To the DataStage developer, this job would appear the same on your Designer
canvas, but you can optimize it through advanced properties.
Pipeline parallelism
In the following example, all stages run concurrently, even in a single-node
configuration. As data is read from the Oracle source, it is passed to the
Transformer stage for transformation, where it is then passed to the DB2
target. Instead of waiting for all source data to be read, as soon as the source
data stream starts to produce rows, these are passed to the subsequent
stages. This method is called pipeline parallelism, and all three stages in our
example operate simultaneously regardless of the degree of parallelism of the
configuration file. The Information Server Engine always executes jobs with
pipeline parallelism.
If you ran the example job on a system with multiple processors, the stage
reading would start on one processor and start filling a pipeline with the data it
had read. The transformer stage would start running as soon as there was
data in the pipeline, process it and start filling another pipeline. The stage
writing the transformed data to the target database would similarly start
writing as soon as there was data available. Thus all three stages are
operating simultaneously.
Partition parallelism
When large volumes of data are involved, you can use the power of parallel
processing to your best advantage by partitioning the data into a number of
separate sets, with each partition being handled by a separate instance of the
job stages. Partition parallelism is accomplished at runtime, instead of a
manual process that would be required by traditional systems.

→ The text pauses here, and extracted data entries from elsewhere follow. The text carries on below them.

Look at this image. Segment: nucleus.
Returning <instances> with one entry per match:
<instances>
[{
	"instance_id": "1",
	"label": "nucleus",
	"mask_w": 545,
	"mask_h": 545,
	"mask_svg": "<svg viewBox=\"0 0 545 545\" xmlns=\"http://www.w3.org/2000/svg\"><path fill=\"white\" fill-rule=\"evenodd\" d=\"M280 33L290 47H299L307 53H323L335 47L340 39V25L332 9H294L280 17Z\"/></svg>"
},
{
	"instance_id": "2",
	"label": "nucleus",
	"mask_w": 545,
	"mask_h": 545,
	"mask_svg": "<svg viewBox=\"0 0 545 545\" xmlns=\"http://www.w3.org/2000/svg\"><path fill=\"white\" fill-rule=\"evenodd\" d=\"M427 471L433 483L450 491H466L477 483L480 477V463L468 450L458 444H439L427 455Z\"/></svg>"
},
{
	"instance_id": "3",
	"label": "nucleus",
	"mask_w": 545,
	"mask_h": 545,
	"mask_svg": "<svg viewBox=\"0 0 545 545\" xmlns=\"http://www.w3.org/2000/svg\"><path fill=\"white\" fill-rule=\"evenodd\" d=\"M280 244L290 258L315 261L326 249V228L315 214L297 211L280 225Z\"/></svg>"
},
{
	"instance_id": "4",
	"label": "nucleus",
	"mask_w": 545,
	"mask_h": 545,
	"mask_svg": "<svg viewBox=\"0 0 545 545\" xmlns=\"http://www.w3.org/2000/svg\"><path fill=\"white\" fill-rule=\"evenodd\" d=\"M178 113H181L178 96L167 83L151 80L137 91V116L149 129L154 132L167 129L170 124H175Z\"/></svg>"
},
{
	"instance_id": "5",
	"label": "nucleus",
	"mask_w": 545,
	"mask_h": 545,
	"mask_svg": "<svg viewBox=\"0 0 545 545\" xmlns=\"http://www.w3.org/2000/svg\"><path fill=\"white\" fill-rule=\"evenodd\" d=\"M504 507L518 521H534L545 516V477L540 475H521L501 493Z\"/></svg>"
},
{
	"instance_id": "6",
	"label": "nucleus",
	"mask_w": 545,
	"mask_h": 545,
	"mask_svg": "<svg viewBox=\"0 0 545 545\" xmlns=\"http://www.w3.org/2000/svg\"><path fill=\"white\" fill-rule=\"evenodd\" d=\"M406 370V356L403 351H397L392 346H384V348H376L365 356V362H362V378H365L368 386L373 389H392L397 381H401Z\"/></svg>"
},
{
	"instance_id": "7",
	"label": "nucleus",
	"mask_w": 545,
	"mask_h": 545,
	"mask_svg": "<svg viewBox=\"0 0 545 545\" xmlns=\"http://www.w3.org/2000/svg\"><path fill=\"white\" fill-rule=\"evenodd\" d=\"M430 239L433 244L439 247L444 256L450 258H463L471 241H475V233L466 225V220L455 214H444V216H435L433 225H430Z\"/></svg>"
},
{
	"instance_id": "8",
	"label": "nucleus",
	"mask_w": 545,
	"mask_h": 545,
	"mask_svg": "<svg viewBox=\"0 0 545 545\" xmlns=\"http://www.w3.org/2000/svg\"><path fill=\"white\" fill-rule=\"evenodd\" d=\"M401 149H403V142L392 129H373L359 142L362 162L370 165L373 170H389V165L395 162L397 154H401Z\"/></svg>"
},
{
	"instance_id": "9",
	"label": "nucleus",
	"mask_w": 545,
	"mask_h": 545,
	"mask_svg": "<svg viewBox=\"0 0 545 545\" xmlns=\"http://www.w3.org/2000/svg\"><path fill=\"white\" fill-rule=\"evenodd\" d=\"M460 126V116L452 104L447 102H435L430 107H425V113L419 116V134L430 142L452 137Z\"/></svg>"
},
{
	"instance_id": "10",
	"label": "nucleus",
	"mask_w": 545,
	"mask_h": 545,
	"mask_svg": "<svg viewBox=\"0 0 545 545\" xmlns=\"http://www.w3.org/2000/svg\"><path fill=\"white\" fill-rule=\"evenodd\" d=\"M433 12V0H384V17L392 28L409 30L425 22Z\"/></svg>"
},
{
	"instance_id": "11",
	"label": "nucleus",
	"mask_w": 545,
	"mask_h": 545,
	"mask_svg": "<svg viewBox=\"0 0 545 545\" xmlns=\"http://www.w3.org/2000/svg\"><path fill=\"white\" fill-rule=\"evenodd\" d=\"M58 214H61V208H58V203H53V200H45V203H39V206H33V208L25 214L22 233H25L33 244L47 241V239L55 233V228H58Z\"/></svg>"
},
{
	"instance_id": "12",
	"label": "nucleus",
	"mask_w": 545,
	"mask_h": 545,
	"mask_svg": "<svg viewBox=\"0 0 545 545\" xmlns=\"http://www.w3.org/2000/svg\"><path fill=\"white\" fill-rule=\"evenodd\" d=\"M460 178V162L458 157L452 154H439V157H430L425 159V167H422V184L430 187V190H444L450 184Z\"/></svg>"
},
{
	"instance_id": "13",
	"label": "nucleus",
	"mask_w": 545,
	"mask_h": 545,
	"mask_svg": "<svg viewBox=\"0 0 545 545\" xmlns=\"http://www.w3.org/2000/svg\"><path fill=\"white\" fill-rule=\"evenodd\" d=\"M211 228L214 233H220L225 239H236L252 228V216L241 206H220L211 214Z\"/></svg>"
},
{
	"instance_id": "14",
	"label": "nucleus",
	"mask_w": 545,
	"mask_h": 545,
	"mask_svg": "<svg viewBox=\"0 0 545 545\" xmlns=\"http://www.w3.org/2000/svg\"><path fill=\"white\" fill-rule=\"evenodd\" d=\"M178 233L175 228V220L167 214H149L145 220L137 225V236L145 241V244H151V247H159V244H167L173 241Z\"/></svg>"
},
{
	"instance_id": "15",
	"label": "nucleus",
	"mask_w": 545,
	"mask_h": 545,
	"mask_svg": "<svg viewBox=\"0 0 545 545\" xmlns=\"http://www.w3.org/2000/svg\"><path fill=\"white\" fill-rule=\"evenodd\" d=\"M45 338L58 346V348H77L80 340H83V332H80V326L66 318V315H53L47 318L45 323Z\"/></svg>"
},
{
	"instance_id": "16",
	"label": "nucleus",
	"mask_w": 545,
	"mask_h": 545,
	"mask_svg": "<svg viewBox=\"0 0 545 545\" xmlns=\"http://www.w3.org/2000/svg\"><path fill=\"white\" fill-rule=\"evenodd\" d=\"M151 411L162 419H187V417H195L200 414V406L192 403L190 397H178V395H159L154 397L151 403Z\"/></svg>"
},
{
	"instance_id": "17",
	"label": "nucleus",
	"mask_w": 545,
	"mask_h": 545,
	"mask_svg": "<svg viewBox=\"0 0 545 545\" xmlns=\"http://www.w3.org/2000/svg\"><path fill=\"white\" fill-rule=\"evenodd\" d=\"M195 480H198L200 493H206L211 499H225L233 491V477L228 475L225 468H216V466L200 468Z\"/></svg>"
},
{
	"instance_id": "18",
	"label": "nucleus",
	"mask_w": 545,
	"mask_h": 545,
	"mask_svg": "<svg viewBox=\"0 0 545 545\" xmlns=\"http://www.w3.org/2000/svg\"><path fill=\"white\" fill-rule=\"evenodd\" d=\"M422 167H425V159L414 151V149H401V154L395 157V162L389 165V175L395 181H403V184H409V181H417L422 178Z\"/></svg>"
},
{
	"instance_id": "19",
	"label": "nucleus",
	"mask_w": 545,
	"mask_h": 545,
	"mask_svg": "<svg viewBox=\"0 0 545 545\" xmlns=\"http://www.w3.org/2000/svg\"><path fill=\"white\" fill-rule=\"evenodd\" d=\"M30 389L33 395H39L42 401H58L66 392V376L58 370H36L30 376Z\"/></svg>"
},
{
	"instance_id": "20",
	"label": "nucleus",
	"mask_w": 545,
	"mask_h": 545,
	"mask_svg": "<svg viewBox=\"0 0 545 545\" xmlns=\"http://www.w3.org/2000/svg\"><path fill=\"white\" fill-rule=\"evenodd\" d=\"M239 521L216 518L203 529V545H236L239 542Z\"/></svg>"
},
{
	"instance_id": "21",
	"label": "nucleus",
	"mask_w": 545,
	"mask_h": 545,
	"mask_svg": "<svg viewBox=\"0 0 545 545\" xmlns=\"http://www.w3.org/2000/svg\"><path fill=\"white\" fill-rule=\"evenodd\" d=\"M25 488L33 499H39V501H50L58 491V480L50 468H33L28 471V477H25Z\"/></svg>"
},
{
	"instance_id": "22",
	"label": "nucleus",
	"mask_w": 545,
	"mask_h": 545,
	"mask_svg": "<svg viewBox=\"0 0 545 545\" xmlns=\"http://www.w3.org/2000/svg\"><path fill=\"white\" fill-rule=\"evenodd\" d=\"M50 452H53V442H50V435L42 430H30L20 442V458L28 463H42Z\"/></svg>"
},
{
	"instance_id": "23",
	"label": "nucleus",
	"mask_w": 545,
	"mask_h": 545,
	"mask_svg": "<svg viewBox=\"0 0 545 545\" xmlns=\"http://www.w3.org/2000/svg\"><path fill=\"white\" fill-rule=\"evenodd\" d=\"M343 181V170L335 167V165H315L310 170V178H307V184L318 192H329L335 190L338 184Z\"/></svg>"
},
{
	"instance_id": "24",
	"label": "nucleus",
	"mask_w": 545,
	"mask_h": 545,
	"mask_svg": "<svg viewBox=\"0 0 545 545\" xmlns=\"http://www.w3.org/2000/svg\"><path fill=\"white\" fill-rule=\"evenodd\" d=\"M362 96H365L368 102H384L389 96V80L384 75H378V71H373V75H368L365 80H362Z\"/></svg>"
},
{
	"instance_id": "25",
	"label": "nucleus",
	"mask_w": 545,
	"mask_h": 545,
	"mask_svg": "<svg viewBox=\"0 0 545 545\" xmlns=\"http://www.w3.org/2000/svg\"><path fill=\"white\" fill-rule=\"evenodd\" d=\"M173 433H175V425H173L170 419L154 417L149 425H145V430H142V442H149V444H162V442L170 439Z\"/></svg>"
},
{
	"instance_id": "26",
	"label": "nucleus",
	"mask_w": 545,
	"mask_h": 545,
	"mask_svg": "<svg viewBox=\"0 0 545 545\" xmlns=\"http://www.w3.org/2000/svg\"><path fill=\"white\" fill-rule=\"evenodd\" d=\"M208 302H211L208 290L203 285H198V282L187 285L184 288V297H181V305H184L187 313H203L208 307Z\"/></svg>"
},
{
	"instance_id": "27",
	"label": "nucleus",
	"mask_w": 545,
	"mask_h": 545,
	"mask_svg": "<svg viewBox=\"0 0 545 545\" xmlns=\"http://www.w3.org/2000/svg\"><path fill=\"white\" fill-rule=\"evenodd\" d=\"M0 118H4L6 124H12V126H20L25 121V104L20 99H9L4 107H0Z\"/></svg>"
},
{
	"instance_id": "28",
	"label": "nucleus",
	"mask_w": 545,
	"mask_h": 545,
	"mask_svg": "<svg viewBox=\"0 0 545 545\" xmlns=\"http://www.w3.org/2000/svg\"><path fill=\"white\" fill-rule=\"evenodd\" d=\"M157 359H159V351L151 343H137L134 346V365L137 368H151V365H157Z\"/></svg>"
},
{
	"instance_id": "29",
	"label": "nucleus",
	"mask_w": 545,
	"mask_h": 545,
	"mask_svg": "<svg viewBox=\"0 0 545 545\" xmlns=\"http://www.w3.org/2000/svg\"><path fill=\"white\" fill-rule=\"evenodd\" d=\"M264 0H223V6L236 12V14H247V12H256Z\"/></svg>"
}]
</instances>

The DataStage developer only needs to specify the algorithm to partition the
data, not the degree of parallelism or where the job will execute. Using
partition parallelism the same job would effectively be run simultaneously by
several processors, each handling a separate subset of the total data. At the
end of the job the data partitions can be collected back together again and
written to a single data source. This is shown in following figure.
Attention: You do not need multiple processors to run in parallel. A single
processor is capable of running multiple concurrent processes.
Partition parallelism
Combining pipeline and partition parallelism
The Information Server engine combines pipeline and partition parallel
processing to achieve even greater performance gains. In this scenario you
would have stages processing partitioned data and filling pipelines so the
next one could start on that partition before the previous one had finished.
This is shown in the following figure.
In some circumstances you might want to actually re-partition your data between
stages. This could happen, for example, where you want to group data
differently. Suppose that you have initially processed data based on customer
last name, but now you want to process on data grouped by zip code. You will
have to re-partition to ensure that all customers sharing the same zip code are in
the same group. DataStage allows you to re-partition between stages as and
when necessary. With the Information Server engine, re-partitioning happens in
memory between stages, instead of writing to disk.